Three valid experiments were performed. The study procedures described in this report were based on the most recent OECD and EC guidelines. The test item Bisamid was tested in the Salmonella typhimurium reverse mutation assay with five strains of Salmonella typhimurium (TA97a, TA98, TA100, TA102 and TA1535). The test was performed in three experiments in the presence and absence of metabolic activation, with +S9 standing for presence of metabolic activation, and –S9 standing for absence of metabolic activation. Experiment 1a: In the experiment 1a, the test item (suspended in acetone) was tested up to concentrations of 5000 μg/plate in the absence and presence of S9-mix in the strains TA97a, TA98, TA100, TA102 and TA1535 using the plate incorporation method. The test item showed no precipitates on the plates at any of the concentrations. The bacterial background lawn was not reduced at any of the concentrations and no relevant decrease in the number of revertants was observed in all bacteria strains. The test item showed no signs of toxicity towards the bacteria strains in both the absence and presence of metabolic activation. The results of this experiment showed that none of the tested concentrations showed a significant increase in the number of revertants in all tested strains, in the presence and the absence of metabolic activation. Due to contamination of bacteria strain TA97a, the evaluation of the bacteria strain TA97a was not possible, therefore a repetition of the experiment for this bacteria strain was performed (Experiment 1b). Experiment 1b: Based on the contamination of the bacteria strain TA97a in experiment 1a, the experiment was repeated under the same conditions with this bacteria strain. The test item (suspended in acetone) was tested up to concentrations of 5000 μg/plate in the absence and presence of S9-mix for the bacteria strain TA97a. The test item showed no precipitates on the plates at any of the concentrations. The bacterial background lawn was not reduced at any of the concentrations and no relevant decrease in the number of revertants was observed in all bacteria strains. The test item showed no signs of toxicity towards the bacteria strains in both the absence and presence of metabolic activation. The results of this experiment showed that none of the tested concentrations showed an increase in the number of revertants in the tested strain, in the presence and the absence of metabolic activation.

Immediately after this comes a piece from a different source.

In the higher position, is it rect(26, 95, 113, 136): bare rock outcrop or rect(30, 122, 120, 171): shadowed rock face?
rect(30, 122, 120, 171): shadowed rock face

Experiment 2: Based on the first experiments, the test item was tested up to concentrations of 5000 μg/plate in the absence and presence of S9-mix in all bacteria strains using the pre-incubation method. The test item showed no precipitates on the plates at any of the concentrations. The bacterial background lawn was not reduced at any of the concentrations and no relevant decrease in the number of revertants was observed in all bacteria strains. The test item showed no signs of toxicity towards the bacteria strains in both the absence and presence of metabolic activation. The results of this experiments showed that the test item caused no increase in the number of revertants in all bacteria strains compared to the solvent control, in both the absence and presence of metabolic activation. The test item did not induce a dose-related increase in the number of revertant colonies in all strains, in the presence and absence of metabolic activation.